We need to determine the new balancing length in a meter bridge experiment when the radius of the wire $$AB$$ is doubled.

1. Understand the Working Principle of a Meter Bridge

A meter bridge operates on the principle of a balanced Wheatstone bridge. When the galvanometer shows null deflection (zero current), the ratio of the resistances in the two parallel arms is equal:

$$\frac{R_1}{R_2} = \frac{R_{AC}}{R_{CB}}$$

Where:

• $$R_1$$ and $$R_2$$ are the known and unknown resistances in the gaps.
• $$R_{AC}$$ is the resistance of the balancing wire segment of length $$l_1$$.
• $$R_{CB}$$ is the resistance of the remaining wire segment of length $$l_2 = (100 - l_1)$$.
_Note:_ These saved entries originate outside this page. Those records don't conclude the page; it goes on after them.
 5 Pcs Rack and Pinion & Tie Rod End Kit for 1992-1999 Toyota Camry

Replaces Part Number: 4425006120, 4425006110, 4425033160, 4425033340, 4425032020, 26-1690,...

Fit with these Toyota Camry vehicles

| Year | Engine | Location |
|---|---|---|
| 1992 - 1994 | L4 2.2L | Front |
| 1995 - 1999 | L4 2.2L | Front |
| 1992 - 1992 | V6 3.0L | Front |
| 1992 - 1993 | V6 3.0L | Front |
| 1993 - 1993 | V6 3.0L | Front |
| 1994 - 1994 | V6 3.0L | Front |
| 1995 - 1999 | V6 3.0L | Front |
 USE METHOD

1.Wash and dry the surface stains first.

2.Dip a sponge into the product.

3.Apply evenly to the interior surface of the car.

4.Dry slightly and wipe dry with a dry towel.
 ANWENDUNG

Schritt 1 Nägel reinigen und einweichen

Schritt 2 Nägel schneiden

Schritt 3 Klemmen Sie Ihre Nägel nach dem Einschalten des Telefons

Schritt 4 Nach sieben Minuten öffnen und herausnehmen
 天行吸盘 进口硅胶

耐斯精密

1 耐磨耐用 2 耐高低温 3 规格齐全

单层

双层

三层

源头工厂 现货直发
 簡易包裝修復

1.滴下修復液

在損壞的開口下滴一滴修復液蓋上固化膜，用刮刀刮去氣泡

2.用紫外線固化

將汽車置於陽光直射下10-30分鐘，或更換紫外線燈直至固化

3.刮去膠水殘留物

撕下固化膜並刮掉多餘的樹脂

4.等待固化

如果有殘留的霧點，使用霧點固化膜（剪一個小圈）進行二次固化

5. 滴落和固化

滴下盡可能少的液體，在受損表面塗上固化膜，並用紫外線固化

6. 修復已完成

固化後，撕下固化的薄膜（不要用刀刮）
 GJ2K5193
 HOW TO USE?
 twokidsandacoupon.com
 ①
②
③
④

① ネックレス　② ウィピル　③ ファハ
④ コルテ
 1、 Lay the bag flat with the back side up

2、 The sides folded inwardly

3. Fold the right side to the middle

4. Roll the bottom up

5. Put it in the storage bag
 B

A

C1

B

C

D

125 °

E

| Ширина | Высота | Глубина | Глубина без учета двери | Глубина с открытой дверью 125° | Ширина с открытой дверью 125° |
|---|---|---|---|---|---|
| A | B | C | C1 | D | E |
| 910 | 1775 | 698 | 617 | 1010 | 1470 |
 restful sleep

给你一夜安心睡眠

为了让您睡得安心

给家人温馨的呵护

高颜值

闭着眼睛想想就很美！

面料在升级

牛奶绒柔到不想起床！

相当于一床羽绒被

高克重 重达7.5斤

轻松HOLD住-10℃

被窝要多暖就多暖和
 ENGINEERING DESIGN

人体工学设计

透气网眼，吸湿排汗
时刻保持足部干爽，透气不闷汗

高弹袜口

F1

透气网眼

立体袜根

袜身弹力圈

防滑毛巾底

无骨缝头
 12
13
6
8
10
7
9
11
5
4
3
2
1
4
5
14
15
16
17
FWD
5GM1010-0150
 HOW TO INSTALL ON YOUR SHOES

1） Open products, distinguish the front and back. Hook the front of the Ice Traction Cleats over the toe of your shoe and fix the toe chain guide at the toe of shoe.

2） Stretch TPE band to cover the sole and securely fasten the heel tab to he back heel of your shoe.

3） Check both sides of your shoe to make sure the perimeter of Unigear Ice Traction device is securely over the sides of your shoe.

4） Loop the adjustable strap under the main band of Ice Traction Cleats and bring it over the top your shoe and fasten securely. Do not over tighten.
2. Analyze the Resistance of the Wire Segments

The resistance of a uniform wire of length $$l$$, resistivity $$\rho$$, and cross-sectional area $$A$$ is given by:

$$R = \rho \frac{l}{A}$$

For the two segments of the same uniform wire:

• $$R_{AC} = \rho \frac{l_1}{A}$$
• $$R_{CB} = \rho \frac{(100 - l_1)}{A}$$

Substituting these into the balancing condition:

$$\frac{R_1}{R_2} = \frac{\rho \frac{l_1}{A}}{\rho \frac{(100 - l_1)}{A}} = \frac{l_1}{100 - l_1}$$

Notice that the resistivity ($$\rho$$) and the cross-sectional area ($$A$$) cancel out completely from the ratio. The balancing length depends only on the ratio of the resistances $$R_1$$ and $$R_2$$, and the total length of the wire.

3. Effect of Doubling the Radius

When the radius of the wire $$AB$$ is doubled, the cross-sectional area ($$A = \pi r^2$$) increases uniformly across its entire length.

Since the area changes identically for both segments ($$AC$$ and $$CB$$), it still cancels out in the balance equation. As long as the resistors $$R_1$$ and $$R_2$$ remain unchanged, the balancing length $$l_1$$ remains exactly the same.

Conclusion

Since the balancing length is independent of the thickness or radius of the uniform bridge wire, it will remain unchanged.

The balancing length will be 40 cm.